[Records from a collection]
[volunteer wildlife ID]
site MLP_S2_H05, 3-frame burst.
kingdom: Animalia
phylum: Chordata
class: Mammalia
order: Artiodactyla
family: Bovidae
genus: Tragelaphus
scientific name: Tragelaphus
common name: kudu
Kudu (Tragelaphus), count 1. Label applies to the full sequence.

> **WHAT YOU ARE ASKED TO DO**: A complete, exact transcription of the data above is the required answer.

> **YOUR SOLUTION**:
[volunteer wildlife ID]
site MLP_S2_H05, 3-frame burst.
kingdom: Animalia
phylum: Chordata
class: Mammalia
order: Artiodactyla
family: Bovidae
genus: Tragelaphus
scientific name: Tragelaphus
common name: kudu
Kudu (Tragelaphus), count 1. Label applies to the full sequence.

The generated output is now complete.